A TIME TO LIVE, A TIME TO DIE (Hou Hsiao-hsien, 1985)
October 24, 2007The following is one of the entries from my 100 Greatest Asian Films list, which I invite you to visit on this site if you haven’t already done so. — Dennis
The second part of Hou Hsiao-hsien’s Coming-of-Age trilogy is based on Hou’s own childhood. Tong nien wang shi begins with Hou’s voiceover recalling that his father relocated from Mei County, Kwangtung Province, in mainland China to Taiwan shortly after his birth, with him and the rest of the family following a year after. Hou, in effect, knew only the new country; his difficult adjustment, therefore, was to his family, whose difficulty adjusting to Taiwan exceeded his—although, because of his connection to them, he also experienced an acute sense of loss of homeland.

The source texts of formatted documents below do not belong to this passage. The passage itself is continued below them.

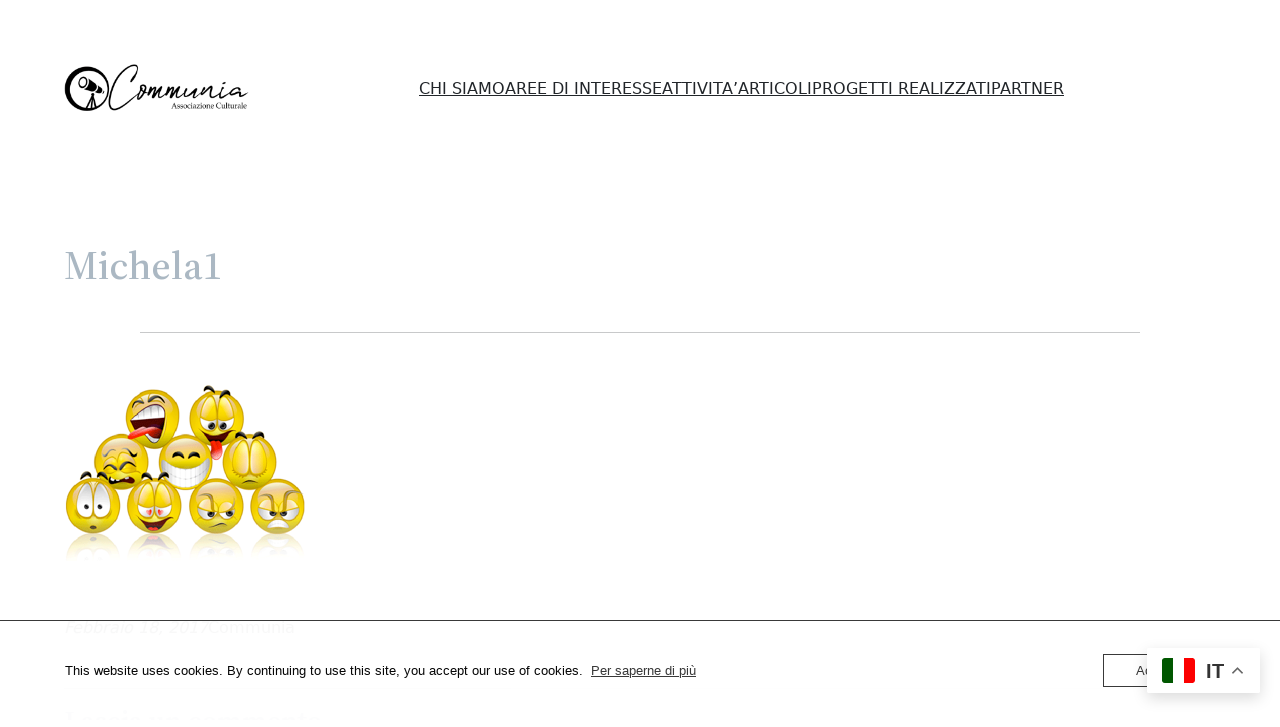

--- FILE ---
content_type: text/css
request_url: https://usercontent.one/wp/www.associazionecommunia.org/wp-content/plugins/all-bootstrap-blocks/build/style-index.css?media=1753789152?ver=1740041166
body_size: 561
content:
.areoi-element {
  position: relative;
}
.areoi-element > * {
  position: relative;
}
.areoi-element > .modal, .areoi-element > .offcanvas, .areoi-element > .toast, .areoi-element > .modal-backdrop {
  position: fixed;
}
.areoi-element .wp-block-image img {
  height: auto;
}

.areoi-background {
  overflow: hidden;
}
.areoi-background div {
  height: 100%;
}
.areoi-background__image {
  background-size: cover;
  background-position: center;
}
.areoi-background .col {
  overflow: hidden;
  position: relative;
}
.areoi-background img,
.areoi-background video {
  width: auto;
  height: auto;
  min-width: 100%;
  min-height: 100%;
  position: absolute;
  top: 50%;
  left: 50%;
  transform: translate(-50%, -50%);
  -o-object-fit: cover;
     object-fit: cover;
}

.areoi-background,
.areoi-background__image,
.areoi-background__color,
.areoi-background__overlay {
  width: 100%;
  height: 100%;
  position: absolute;
  top: 0;
  left: 0;
}

.areoi-element .areoi-element .areoi-background-pattern {
  display: none;
}
.areoi-element .areoi-element .areoi-divider {
  -webkit-mask: none;
          mask: none;
}

.alert .icon,
.list-group-item .icon {
  width: 24px;
  height: auto;
  display: block;
}
.alert :last-child,
.list-group-item :last-child {
  margin-bottom: 0;
}

.carousel {
  width: 100%;
  overflow: hidden;
}

.popover-container {
  display: inline-block;
}

.btn-group div:not(:last-child) .btn {
  border-top-right-radius: 0 !important;
  border-bottom-right-radius: 0 !important;
}

.btn-group div:not(:first-child) .btn {
  border-top-left-radius: 0 !important;
  border-bottom-left-radius: 0 !important;
  margin-left: -1px;
}

.btn-group-vertical div:not(:last-child) .btn {
  border-bottom-right-radius: 0 !important;
  border-bottom-left-radius: 0 !important;
}

.btn-group-vertical div:not(:first-child) .btn {
  border-top-right-radius: 0 !important;
  border-top-left-radius: 0 !important;
}

.card .wp-block-image {
  margin-bottom: 0;
}

.card-header > :last-child,
.card-footer > :last-child,
.card-body > :last-child,
.modal-header .modal-header-content > :last-child,
.offcanvas-header .offcanvas-header-content > :last-child,
.toast-header .toast-header-content > :last-child,
.toast-body > :last-child {
  margin-bottom: 0;
}

.modal {
  width: 100% !important;
  max-width: 100% !important;
}

.areoi-full-link {
  width: 100%;
  height: 100%;
  display: block;
  position: absolute;
  top: 0;
  left: 0;
}

.wp-block-separator {
  border-top: none;
  border-bottom: none;
}

/*# sourceMappingURL=style-index.css.map*/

Tong nien wang shi comprises incidents—recollections, to which Hou has added imagination, especially regarding his mother, who is seen explaining things to the family that goes beyond what she must have said at the time. One infers from this Hou’s greatest need for reconciliation with the memory of the woman who spunkily spanked him and kept the family together. However, it is Grandma whose wanderings keep her searching for Mekong Bridge and the way home. Eventually Grandma returns to the mainland.
We know the name of Hou’s father from her cries at hospital at his death. Fen-ming! A laterally moving shot records the children’s faces of grief. Ah-hsiao, or Ah-ha, as his peers teasingly put it, is bathing in an adjacent room when he hears his mother’s piercing lament.
We watch the boy and other children at play and getting into more serious trouble. It is the portrait of a great artist as not yet a young man.
Tong nien wang shi is a gently melancholy work, full of a sense of lost cultural moorings that Hou now can grasp as an adult. The film is his brilliant attempt to fill in the blanks of his aching heart.